Supplementary Materials

Video 1

Sixty milliliters of peripheral blood is drawn and taken to the laboratory for platelet-rich plasma (PRP) processing. A dual-spin technique is performed. The final preparation of diluted PRP is then loaded into a sterile dual-syringe system with the 5 to 6 mL of inactivated PRP. After the final centrifugation is completed, calcium chloride is added and set aside for 30 minutes to form a fibrin clot from the platelet-rich plasma releasate (PRPr) supernatant. The PRPr is extracted and loaded into the dual-syringe system. Administration of PRP into the left hip is performed after completion of the procedure. The knee is flexed to 45° for relaxation of the capsule. The arthroscope is placed in the modified/mid-anterior portal, and a disposable cannula is placed in the anterolateral portal. After capsular closure, the hip is lavaged with arthroscopic fluid and is then drained.

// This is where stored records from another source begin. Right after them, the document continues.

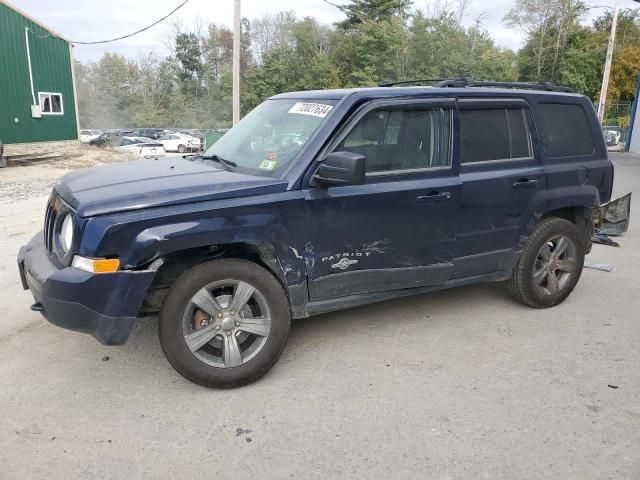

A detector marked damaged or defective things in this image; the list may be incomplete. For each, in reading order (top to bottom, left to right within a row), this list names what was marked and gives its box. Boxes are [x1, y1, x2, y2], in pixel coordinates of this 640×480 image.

damaged rear bumper [596, 192, 632, 235]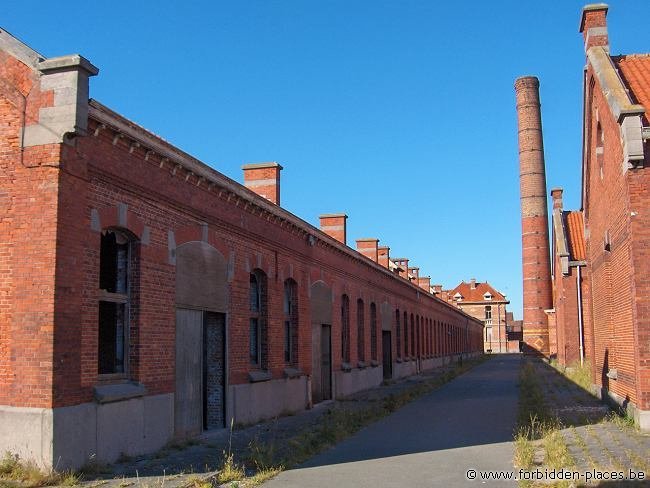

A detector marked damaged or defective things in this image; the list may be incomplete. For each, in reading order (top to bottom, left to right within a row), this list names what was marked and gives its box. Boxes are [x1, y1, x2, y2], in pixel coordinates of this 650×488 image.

broken window [97, 231, 130, 376]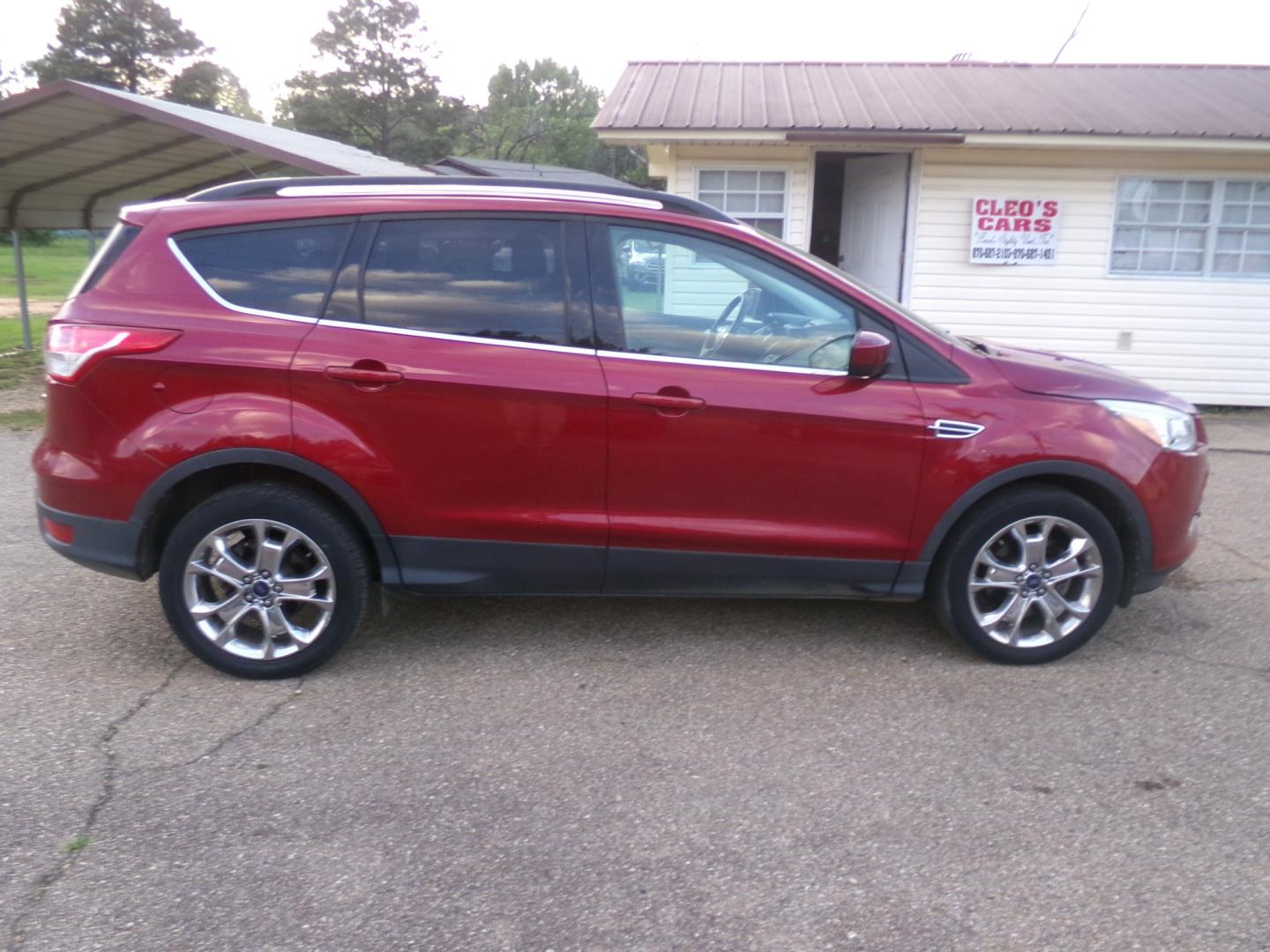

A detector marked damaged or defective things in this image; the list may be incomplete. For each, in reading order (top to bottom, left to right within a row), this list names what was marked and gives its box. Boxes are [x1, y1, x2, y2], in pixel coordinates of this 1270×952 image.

crack in pavement [5, 665, 192, 952]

A cannula is placed in an intracapsular manner, and 10 to 15 mL of PRP is injected into the osteoplasty site. This is followed by an injection of Supartz (Bioventus). The dual-syringe injection of the diluted PRP and PRPr is performed under direct visualization, and approximately 4 mL of diluted PRP and 0.5 mL of PRPr is injected into the repaired hip joint capsule in the peripheral compartment through the arthroscopic cannula with traction removed from the joint. The arthroscopic instruments and cannula are then removed.